I have always been prone to nostalgia, even when you would have thought I was too young for it. It’s easy to regard this tendency as a character weakness; nostalgia gets bad press sometimes, being perceived as a sentimental waste of time, and it’s long been described as a psychological malady. However, a new paper surveys some recent research on the subject and recasts nostalgia as a psychological strength, a trick whereby we give our meat something to think about that makes us feel happier, more connected to others, and better about ourselves. This press release gives a brief overview, and the paper itself is, of course, much more interesting, if you can get your hands on it (Nostalgia: Past, Present, and Future, by Constantine Sedikides, Tim Wildschut, Jamie Arndt, and Clay Routledge. Current Directions in Psychological Science, 17(5): 304–307)

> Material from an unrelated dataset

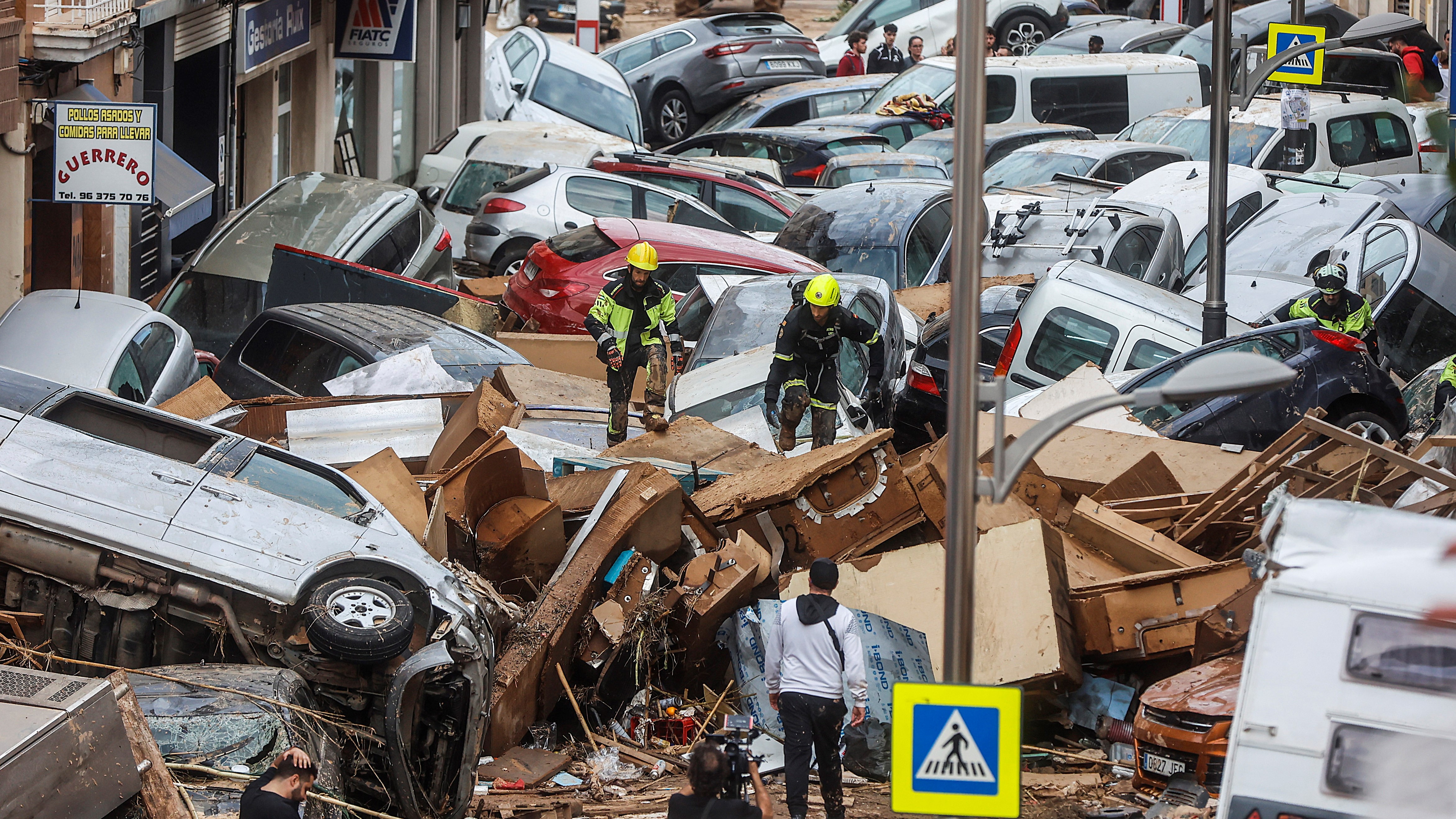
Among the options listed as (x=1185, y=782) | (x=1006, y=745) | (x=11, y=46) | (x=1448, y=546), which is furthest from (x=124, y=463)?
(x=11, y=46)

One of the intriguing things I found in the paper is a comparison of people’s emotional reactions to recalling different kinds of experiences: positive, ordinary, nostalgic. Nostalgic experiences were unique in calling up both negative and positive emotions, but their net effect was likely to be a happy one. One study indicated that in nostalgic memories, even uncomfortable or unhappy events were often viewed side by side with happier ones, and this combination of the bitter and the sweet was perceived in terms of a redemption narrative that allowed loss or upset to be transmuted into something better.
It’s this ability to see the ebb and flow of experience as part of a bigger picture that may contribute to one of the benefits of nostalgia: a kinder view of one’s own self. The article itself quotes from another source to describe something that rang quite true for me:
Nostalgia has been theorized to bestow “an endearing luster” on the self and to cast “marginal, fugitive, and eccentric facets of earlier selves in a positive light”.
(The quotes are from Davis, F. (1979). Yearning for yesterday: A sociology of nostalgia. New York: Free Press, pp. 41–46.)
To return again to the emotion and music theme, this reminded me of how I feel sometimes when listening to music that I’ve known for a long time, particularly the music of the Moody Blues, which means a great deal to me and has accompanied me through many of the events of my life since my early 20s. Somehow looking back at the memories evoked by the music (memories of times both good and bad, and certainly encompassing some eccentric facets of my earlier selves) blends the many aspects of my past into a story that, for all its dark spots, looks lovable to me (rather than filling me with angst over the mistakes I’ve made and the things I’ve lost).
The paper also mentions a couple of other benefits of nostalgia: the alleviation of loneliness (by letting us relive memories of beloved people and recall our bonds with them) and the existential dread of knowing that we must die someday (by supplying a shared sense of meaning). All in all, a very nice rehabilitation of a phenomenon once seen as an illness!
The paper closes with some thoughts on areas that might merit further exploration, in particular the possibly changing role of nostalgia over the lifespan, and the ways nostalgia might provide a thread linking past and present selves and thus contribute to our sense of identity.
It’s serendipitous that you mention this paper, because last week some blog or another led me to the following interesting reads. You might find them of interest too.
Counteracting Loneliness: On the Restorative Function of Nostalgia
http://www3.interscience.wiley.com/cgi-bin/fulltext/121501581/HTMLSTART
Reminiscence bump in autobiographical memory: Unexplained by novelty,
emotionality, valence, or importance of personal events
http://pdfserve.informaworld.com/336697_731200576_789442846.pdf
Those are both very interesting, thank you! I hadn’t heard about the reminiscence bump before.